И тут до него донёсся голос, похожий на голос призрака.
Нет.
Вот что сказал голос.
Внезапно Фрэнк заметил, что стоит прямо посреди вырытого могильника, по колено в останках и трупах. Ноги утопали, как в болоте, в месиве из гниющих, чёрных тел; разинутые в предвечной агонии пасти с выпавшими зубами обращали немой крик к Фрэнку, утягивая за собой. Фрэнк чувствовал, как проваливается глубже в скопление тел, и начал брыкаться, пытаясь выбраться из западни. Из останков наружу вырвалось несколько обугленных, обезображенных рук; кривые переломанные пальцы вцепились во Фрэнка, как новорожденный впервые в своей жизни цепляется за того, кто извлёк его из утробы на свет. Руки тянули его вниз. Небо, равнины — всё пространство удалялось от Фрэнка.

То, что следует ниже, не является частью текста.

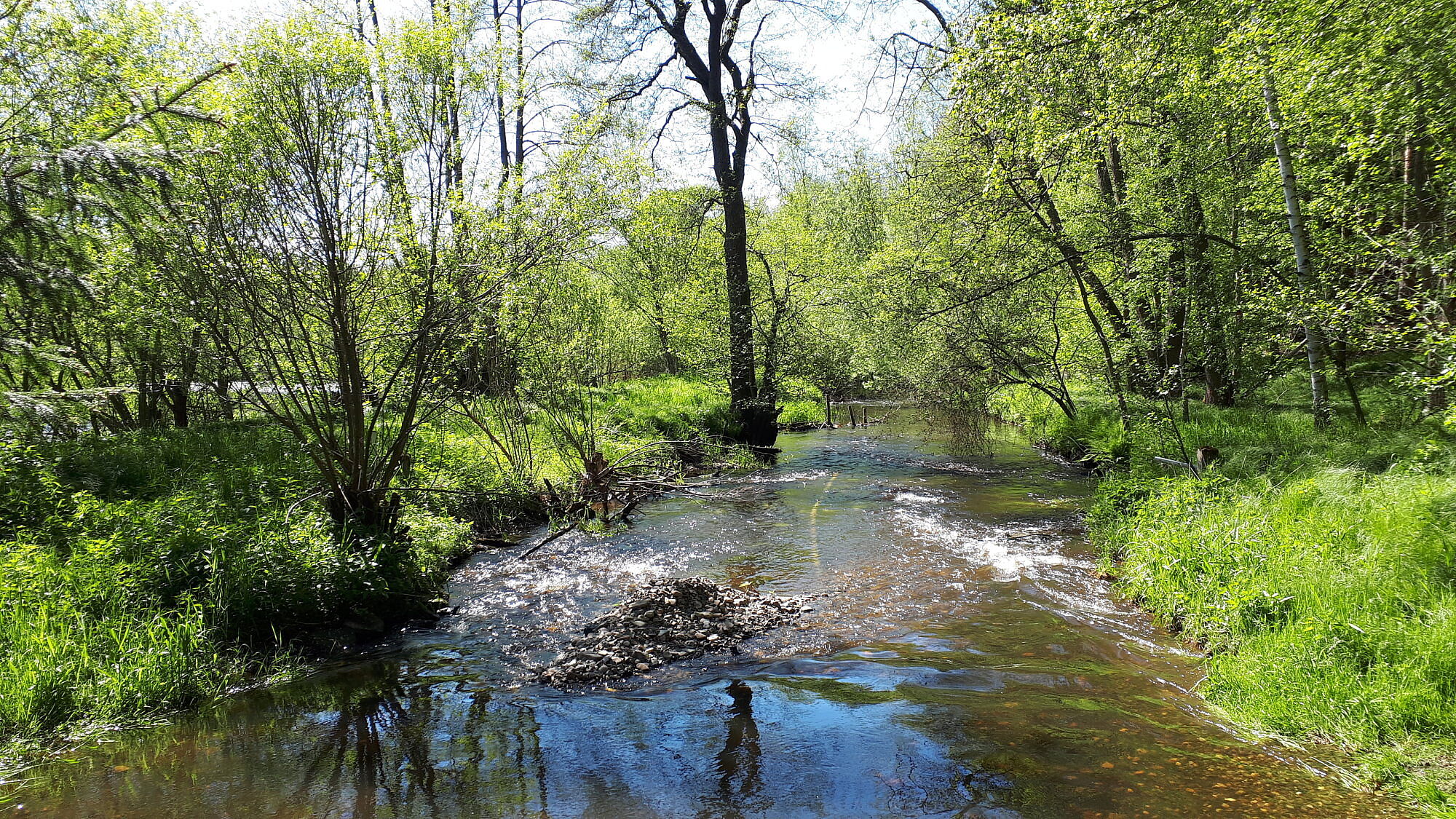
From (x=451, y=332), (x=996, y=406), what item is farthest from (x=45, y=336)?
(x=996, y=406)

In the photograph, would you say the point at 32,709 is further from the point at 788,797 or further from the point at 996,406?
the point at 996,406

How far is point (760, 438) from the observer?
1712 cm

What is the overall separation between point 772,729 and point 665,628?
1.85 meters

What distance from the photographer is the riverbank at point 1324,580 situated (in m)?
3.86

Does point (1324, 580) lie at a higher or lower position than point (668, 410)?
lower

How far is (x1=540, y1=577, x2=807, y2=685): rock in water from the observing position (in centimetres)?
558

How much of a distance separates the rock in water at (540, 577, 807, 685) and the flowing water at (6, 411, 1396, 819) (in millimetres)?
203

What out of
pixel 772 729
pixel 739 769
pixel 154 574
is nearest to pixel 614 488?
pixel 154 574

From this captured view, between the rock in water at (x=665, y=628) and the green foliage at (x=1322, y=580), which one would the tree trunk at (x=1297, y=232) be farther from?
the rock in water at (x=665, y=628)

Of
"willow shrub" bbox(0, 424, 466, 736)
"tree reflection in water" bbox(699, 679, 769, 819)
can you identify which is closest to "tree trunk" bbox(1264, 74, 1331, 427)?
"tree reflection in water" bbox(699, 679, 769, 819)

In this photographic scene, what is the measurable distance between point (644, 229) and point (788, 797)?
751 centimetres

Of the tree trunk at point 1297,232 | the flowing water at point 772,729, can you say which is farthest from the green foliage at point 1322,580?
the tree trunk at point 1297,232

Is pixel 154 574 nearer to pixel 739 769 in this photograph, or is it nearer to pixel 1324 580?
pixel 739 769

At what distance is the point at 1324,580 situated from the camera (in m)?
5.01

Он кричал что есть мочи, но в ответ слышал только молчание; он истошно вопил, моля оставить его здесь, однако пальцы не разжимались, а могильник продолжал медленно поглощать его. Скоро его накрыла тьма и смрад. Тело сжала неизведанная сила, и тишина плотной пробкой закупорила уши. Фрэнк продолжал сопротивляться, отказываясь верить в свою судьбу.
— Вытаскивайте!
Кто-то потянул его за ноги, волоча по полу.
Вдруг вспыхнул свет. Яркий и обжигающий. Казалось, Фрэнк ослепнет, стоит ему разомкнуть веки, однако у него не осталось сил даже на то, чтобы открыть глаза.
— Воняет, — произнёс кто-то.
Впервые за долгое время он услышал шаги, дыхание, ропот. Мир наполнился звуками, раскрылся, подобно цветку.
И плевать, что он до сих пор в тюрьме. Фрэнку это казалось счастьем. Он снова чувствует запахи, слышит, видит, хоть глаза ещё не привыкли к свету.
— Снимите рубашку, — сказал сухой, искажённый фильтрами голос.
В момент, когда Фрэнка освободили от пут, тело ощутило неожиданный и сильный прилив энергии; ему показалось, что он готов вскочить на ноги и побежать. Но в следующую секунду этот прилив спал, и на Фрэнка будто бы обрушилось здание: он не чувствовал своего тела; лишь где-то в глубине ещё билось сердце, как маленький зверёк, спрятавшийся далеко в норе.
— Помойте его, — повторил тот же голос.
Фрэнка поволокли дальше, но он даже не чувствовал, как трётся о кафель кожа, как щербатые края побитого пола царапают и ранят его. Кажется, даже кровь вся ссохлась за тот период, что он провёл в карцере.
Он был как старая, потрёпанная кукла.
Мумия.
В нос ударил запах хлорки. Повсюду раздавалось эхо быстрых, торопливых шагов.
В следующее мгновение Фрэнк почувствовал удар и ледяной холод. Вернулась боль. Вернулся жар. Сердце заколотилось, точно механизм раскочегаренного локомотива.
— Давай, переверни его.
Воду выключили, и Фрэнка пинками перевернули на другой бок, после чего надзиратели принялись смывать грязь с лица, с живота.
Фрэнк по наитию поджал ноги к себе и свернулся клубком, как младенец.